#### [Challenge]
Locate every line in the listing that contains the string "camera" and copy each one in full. Matching is case-sensitive.

#### [Data supplied]
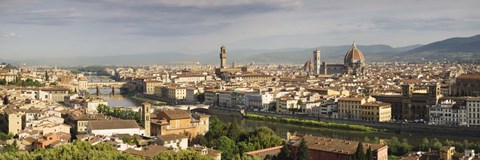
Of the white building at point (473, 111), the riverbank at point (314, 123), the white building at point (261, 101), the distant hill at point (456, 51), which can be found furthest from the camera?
the distant hill at point (456, 51)

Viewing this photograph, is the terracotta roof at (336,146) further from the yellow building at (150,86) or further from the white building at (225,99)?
the yellow building at (150,86)

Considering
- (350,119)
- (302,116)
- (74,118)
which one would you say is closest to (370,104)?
(350,119)

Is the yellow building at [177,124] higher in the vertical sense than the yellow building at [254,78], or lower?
lower

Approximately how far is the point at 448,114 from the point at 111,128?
1729cm

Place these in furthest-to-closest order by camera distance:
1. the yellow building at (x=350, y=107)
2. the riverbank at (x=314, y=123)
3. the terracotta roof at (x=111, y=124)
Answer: the yellow building at (x=350, y=107) < the riverbank at (x=314, y=123) < the terracotta roof at (x=111, y=124)

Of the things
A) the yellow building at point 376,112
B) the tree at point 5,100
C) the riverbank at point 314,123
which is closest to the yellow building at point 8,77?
the tree at point 5,100

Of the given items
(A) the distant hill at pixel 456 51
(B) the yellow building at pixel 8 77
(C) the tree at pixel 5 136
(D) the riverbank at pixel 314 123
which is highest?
(A) the distant hill at pixel 456 51

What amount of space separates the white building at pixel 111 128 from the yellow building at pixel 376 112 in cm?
1475

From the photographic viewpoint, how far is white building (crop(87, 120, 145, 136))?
72.1 ft

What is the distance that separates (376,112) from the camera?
32.7 metres

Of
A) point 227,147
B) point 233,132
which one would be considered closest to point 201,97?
point 233,132

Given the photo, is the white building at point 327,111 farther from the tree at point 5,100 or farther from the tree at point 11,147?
the tree at point 11,147

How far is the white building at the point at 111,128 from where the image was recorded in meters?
22.0

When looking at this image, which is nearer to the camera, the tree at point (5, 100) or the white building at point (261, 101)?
the tree at point (5, 100)
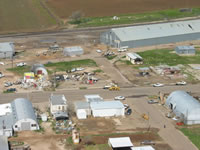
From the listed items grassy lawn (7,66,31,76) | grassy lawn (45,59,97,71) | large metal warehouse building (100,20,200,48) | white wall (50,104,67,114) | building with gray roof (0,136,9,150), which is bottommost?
building with gray roof (0,136,9,150)

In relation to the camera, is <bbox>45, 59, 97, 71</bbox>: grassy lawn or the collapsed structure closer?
the collapsed structure

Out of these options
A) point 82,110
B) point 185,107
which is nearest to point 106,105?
point 82,110

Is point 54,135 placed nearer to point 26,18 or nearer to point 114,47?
point 114,47

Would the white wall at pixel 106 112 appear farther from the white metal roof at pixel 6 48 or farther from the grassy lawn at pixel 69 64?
the white metal roof at pixel 6 48

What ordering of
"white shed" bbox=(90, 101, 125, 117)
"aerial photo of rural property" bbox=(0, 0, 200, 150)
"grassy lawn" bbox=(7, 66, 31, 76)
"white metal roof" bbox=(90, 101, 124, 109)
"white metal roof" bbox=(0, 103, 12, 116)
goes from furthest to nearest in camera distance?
"grassy lawn" bbox=(7, 66, 31, 76)
"white metal roof" bbox=(90, 101, 124, 109)
"white shed" bbox=(90, 101, 125, 117)
"white metal roof" bbox=(0, 103, 12, 116)
"aerial photo of rural property" bbox=(0, 0, 200, 150)

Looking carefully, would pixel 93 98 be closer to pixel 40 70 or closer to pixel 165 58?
pixel 40 70

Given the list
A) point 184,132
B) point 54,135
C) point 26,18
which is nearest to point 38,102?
point 54,135

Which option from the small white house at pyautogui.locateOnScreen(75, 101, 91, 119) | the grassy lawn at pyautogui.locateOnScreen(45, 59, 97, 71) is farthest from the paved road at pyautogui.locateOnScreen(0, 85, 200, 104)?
the grassy lawn at pyautogui.locateOnScreen(45, 59, 97, 71)

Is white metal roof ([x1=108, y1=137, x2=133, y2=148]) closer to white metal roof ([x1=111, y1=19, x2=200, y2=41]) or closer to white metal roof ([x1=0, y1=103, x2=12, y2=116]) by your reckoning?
white metal roof ([x1=0, y1=103, x2=12, y2=116])
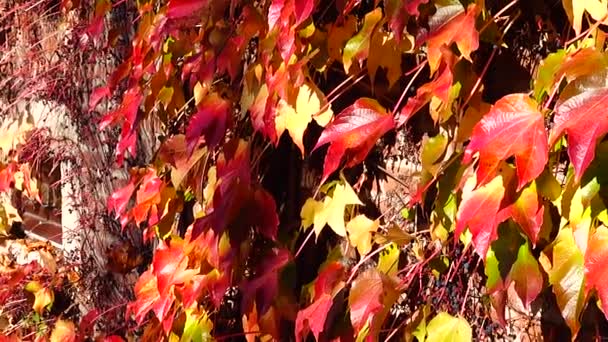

#### [Exercise answer]
Of the white building at point (473, 111), the riverbank at point (314, 123), the white building at point (261, 101), the distant hill at point (456, 51), which can be found furthest from the camera?
Place these in furthest-to-closest order by camera distance:
What is the distance that separates (376,112) from the camera?
When looking at this image, which is nearer to the camera, the tree at point (5, 100) or the white building at point (261, 101)?
In relation to the camera, is <bbox>45, 59, 97, 71</bbox>: grassy lawn or the collapsed structure closer?
goes from furthest to nearest in camera distance?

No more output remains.